Search the entries for the word "category" and report each line that has it.

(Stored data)
────────
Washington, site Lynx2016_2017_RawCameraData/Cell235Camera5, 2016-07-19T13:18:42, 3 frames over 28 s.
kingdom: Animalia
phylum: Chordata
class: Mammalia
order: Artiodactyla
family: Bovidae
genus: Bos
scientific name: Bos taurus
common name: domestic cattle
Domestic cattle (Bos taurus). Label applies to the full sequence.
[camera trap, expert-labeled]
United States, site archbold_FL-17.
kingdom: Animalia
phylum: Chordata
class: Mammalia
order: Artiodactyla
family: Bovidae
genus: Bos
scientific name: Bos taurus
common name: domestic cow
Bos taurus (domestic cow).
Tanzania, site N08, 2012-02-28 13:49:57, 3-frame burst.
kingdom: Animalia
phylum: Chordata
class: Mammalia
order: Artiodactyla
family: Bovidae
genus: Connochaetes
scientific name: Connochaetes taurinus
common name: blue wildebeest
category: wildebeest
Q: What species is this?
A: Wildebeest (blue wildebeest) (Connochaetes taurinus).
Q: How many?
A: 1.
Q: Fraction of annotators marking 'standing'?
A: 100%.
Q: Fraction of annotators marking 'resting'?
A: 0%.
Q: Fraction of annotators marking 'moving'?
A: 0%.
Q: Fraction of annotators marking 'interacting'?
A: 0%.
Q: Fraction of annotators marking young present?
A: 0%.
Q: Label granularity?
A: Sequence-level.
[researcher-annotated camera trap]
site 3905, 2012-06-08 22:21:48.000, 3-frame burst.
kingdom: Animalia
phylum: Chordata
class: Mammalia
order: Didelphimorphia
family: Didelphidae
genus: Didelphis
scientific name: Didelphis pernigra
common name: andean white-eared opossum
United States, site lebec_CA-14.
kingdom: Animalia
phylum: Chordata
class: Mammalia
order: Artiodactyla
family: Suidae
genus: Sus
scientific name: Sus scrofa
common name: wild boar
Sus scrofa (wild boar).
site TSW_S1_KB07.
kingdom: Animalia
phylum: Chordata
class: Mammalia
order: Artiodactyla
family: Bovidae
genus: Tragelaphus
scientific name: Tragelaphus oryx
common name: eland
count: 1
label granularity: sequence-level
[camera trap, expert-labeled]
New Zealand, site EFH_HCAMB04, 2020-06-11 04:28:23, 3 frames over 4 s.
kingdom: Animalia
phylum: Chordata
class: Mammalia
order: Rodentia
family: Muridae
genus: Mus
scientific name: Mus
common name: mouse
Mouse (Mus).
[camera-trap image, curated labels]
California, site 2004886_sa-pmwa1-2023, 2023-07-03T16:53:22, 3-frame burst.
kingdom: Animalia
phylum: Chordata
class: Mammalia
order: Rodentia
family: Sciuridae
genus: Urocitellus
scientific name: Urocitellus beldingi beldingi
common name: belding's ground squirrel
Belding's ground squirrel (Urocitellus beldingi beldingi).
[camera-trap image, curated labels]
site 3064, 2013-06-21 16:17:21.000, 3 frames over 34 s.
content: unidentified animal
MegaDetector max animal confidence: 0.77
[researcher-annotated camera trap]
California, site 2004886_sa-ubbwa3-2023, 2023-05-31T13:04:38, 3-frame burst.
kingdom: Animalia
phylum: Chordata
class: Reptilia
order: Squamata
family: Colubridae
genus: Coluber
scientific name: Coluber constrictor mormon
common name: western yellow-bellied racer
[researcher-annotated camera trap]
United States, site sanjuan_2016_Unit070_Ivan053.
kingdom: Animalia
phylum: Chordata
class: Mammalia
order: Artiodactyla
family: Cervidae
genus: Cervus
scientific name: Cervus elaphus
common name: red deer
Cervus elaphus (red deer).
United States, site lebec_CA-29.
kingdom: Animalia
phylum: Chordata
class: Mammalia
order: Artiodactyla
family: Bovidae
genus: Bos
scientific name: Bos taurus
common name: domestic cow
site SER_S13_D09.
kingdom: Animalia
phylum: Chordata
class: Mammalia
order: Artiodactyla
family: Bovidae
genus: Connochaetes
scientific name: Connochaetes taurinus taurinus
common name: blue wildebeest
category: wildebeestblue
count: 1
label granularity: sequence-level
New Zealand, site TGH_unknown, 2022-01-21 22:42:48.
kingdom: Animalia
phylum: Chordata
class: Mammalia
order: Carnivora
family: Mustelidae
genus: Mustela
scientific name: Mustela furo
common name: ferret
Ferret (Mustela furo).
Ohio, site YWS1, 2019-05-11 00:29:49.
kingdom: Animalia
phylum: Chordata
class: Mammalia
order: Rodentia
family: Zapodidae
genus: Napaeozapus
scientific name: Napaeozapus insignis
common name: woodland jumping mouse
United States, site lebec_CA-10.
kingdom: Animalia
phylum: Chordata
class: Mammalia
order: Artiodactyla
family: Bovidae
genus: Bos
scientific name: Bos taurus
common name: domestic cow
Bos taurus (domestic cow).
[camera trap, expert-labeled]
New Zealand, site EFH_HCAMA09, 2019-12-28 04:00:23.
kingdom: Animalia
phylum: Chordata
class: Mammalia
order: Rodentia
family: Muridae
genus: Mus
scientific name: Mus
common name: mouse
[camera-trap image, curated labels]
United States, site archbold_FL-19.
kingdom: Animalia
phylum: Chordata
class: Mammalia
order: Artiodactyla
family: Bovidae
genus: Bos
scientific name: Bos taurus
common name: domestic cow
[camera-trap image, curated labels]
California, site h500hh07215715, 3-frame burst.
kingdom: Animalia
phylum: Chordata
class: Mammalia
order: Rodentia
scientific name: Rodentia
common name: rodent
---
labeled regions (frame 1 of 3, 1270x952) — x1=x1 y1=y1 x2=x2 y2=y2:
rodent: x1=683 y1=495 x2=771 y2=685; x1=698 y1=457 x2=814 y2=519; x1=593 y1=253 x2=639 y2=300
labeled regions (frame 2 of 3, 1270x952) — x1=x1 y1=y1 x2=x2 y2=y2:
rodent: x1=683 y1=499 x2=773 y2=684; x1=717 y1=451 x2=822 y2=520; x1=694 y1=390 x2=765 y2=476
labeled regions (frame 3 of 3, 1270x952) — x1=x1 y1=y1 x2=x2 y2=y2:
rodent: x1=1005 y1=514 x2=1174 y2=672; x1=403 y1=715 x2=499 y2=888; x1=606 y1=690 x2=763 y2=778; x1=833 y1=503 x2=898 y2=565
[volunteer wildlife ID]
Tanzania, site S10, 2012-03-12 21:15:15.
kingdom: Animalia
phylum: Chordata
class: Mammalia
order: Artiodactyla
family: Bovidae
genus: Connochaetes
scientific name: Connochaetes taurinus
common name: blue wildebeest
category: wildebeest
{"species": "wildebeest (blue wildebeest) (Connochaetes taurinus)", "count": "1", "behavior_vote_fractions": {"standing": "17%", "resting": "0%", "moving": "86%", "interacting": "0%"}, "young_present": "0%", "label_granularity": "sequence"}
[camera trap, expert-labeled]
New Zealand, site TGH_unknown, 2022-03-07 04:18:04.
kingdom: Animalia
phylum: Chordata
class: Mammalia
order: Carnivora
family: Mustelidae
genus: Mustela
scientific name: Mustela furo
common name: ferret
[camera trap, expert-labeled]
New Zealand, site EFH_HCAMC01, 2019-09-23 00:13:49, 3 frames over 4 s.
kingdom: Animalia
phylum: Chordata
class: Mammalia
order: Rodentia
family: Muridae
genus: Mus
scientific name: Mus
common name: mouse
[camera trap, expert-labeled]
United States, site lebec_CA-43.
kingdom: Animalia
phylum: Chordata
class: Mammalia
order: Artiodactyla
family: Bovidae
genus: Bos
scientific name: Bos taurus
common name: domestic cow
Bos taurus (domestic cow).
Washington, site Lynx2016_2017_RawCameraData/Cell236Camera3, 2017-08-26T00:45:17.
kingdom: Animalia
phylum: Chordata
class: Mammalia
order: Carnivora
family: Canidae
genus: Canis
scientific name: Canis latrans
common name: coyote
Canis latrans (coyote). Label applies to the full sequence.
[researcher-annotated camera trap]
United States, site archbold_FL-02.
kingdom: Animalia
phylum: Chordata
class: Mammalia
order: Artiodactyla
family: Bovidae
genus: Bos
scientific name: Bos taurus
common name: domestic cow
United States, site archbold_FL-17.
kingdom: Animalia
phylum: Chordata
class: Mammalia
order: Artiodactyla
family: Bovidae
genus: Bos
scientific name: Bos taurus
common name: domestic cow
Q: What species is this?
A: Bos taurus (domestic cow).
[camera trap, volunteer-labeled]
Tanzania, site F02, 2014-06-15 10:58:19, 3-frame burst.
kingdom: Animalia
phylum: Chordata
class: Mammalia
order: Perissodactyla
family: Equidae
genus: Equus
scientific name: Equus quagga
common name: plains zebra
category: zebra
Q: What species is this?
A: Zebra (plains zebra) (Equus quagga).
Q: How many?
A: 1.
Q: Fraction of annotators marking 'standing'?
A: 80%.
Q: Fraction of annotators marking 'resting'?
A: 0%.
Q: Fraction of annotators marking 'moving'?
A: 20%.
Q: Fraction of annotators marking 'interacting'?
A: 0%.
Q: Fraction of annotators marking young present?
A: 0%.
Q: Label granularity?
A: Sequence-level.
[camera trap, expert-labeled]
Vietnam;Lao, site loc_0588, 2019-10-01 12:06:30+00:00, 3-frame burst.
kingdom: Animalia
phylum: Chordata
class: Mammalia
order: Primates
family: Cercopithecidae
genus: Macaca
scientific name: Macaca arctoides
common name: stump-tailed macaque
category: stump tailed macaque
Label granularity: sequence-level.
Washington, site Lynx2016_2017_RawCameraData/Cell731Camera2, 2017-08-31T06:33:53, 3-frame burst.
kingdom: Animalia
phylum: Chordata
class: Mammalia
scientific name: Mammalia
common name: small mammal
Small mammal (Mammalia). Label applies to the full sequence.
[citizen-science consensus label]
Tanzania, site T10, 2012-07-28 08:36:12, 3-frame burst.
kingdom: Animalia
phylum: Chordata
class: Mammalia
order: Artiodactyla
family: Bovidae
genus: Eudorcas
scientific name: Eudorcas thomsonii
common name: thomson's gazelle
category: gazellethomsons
────────
• **RESULT OF THE TASK**
category: wildebeest
category: wildebeestblue
category: wildebeest
category: zebra
category: stump tailed macaque
category: gazellethomsons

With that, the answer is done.